Cette série de représentations n'est donc qu'un passage, réalisé dans l'urgence, vers quelque chose de plus définitif. Une première confrontation du texte au plateau. Les répétitions furent particulièrement courtes. Les acteurs ont travaillé six jours avant les représentations (9, 10 et 11 janvier). "On expose qu'on cherche et ce qu'on cherche en même temps...". Puis encore, une dizaine de jours, pour "déplacer et rendre sensible ce déplacement", avant une deuxième série de trois représentations (23, 24 et 25 janvier). "On expose qu'on cherche et ce qu'on cherche en même temps... ".

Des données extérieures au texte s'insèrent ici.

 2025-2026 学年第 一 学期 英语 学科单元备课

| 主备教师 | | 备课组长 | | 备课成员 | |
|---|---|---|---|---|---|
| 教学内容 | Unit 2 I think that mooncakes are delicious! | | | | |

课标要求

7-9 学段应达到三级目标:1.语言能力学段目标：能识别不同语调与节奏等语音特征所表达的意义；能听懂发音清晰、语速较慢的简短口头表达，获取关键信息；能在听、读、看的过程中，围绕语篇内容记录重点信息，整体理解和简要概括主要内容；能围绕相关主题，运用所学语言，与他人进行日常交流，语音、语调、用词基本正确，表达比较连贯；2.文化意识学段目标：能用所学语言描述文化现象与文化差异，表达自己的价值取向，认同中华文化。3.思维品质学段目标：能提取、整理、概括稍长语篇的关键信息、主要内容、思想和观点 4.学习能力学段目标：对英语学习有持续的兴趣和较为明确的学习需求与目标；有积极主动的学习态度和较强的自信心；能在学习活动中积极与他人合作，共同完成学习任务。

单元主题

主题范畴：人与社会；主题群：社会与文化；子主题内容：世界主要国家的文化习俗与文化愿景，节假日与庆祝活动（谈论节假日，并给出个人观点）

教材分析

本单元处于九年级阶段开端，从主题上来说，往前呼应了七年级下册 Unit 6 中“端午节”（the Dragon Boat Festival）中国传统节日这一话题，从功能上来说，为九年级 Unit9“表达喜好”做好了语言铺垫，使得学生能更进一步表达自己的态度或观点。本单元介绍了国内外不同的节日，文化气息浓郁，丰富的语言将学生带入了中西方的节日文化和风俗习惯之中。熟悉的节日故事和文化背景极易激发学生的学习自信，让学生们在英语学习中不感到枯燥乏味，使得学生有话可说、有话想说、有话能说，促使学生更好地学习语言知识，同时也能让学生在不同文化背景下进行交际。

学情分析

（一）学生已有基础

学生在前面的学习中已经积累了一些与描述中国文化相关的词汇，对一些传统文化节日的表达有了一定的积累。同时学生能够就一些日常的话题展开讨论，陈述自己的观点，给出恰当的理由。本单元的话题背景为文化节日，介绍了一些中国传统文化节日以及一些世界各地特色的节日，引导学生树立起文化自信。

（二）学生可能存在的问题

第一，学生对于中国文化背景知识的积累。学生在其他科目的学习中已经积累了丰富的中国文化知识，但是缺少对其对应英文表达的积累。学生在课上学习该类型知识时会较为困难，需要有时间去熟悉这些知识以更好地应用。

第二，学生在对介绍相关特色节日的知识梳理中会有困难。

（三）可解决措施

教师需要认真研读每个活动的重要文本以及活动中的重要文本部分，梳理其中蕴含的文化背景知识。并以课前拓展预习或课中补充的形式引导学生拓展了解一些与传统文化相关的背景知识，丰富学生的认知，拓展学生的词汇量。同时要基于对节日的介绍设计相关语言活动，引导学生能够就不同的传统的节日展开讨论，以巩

Dans un tel contexte, la convocation du public est-elle judicieuse ? Oui, car "C'est une expérience publique en prévision d'une autre mais accomplie pour elle-même, ce n'est pas un essai. C'est une question mi-fictive posée pour soi, vers l'autre, c'est donc un spectacle".

Nous avons effectivement vu un spectacle qui laissa des impressions fortement contradictoires : à la fois sentiment d'évidence et de confusion devant le potentiel que recèle la proposition, sa fragilité évidente, mais aussi son aridité et une certaine opacité en l'état. Si l'on n'a pas pu, ou su, forcer tous les passages, indéniablement des voies se sont ouvertes, laissant présager l'exploration de territoires insoupçonnés. L'environnement sonore, la scénographie à l'état d'ébauche viennent déjà souligner la tension entre le tangible et l'imaginaire. "J'accompagne le réel d'un peu de fantaisie", dit l'un des personnages. Ce n'est pas si simple.
Cette parole poétique est aussi fondamentalement philosophique. Béhar sait nous placer à la fois dans et hors le monde. Mais, la résistance qu'éprouve encore la communauté d'acteurs face au texte est trop apparente. Dans le temps et l'espace de la représentation, il manque une dimension supplémentaire qui assure une circulation à l'intérieur des différentes conditions des personnages. Etats d'âmes et états de corps ne se matérialisent sans doute pas encore assez dans l'évidence du geste juste, à sa juste place. Il y a trop d'indices, trop de fausses pistes, en tout cas, ils apparaissent comme tel. Mais, derrière ces imprécisions, existe une indétermination assumée, préméditée et palpable qui, elle, touche au vertige existentiel. "Je me suis caché et tu cherchais. Tu ne trouvais pas, tu ne m'as plus cherché. J'étais encore cachée, tu ne me cherchais plus. J'y suis encore. Et toi ?". Oui, le spectacle continue, longtemps après, par bride, à nous habiter. Avec d'autant plus de force que l'on a ensuite lu le "texte étape", support de la proposition.
Alors, la question que l'on croyait primordiale à la sortie de la représentation : "Où veut-il en venir", s'est révélée totalement inadéquate. Dans le temps si particulier à la lecture, des pans entiers on prit sens tout en continuant à nous échapper. Pour paraphraser Deleuze, on a senti à quel point rien ne vient, tout devient. Perpétuellement. "Il n'y a pas - il n'y a jamais eu - de territoires vierges à investir, mais de la place à refaire dans le vacarme déjà-su des savoirs".


La Sérénité des impasses, texte et mise en scène Alain Béhar a été représenté les 9, 10 et 11 janvier au Théâtre des Bernardines.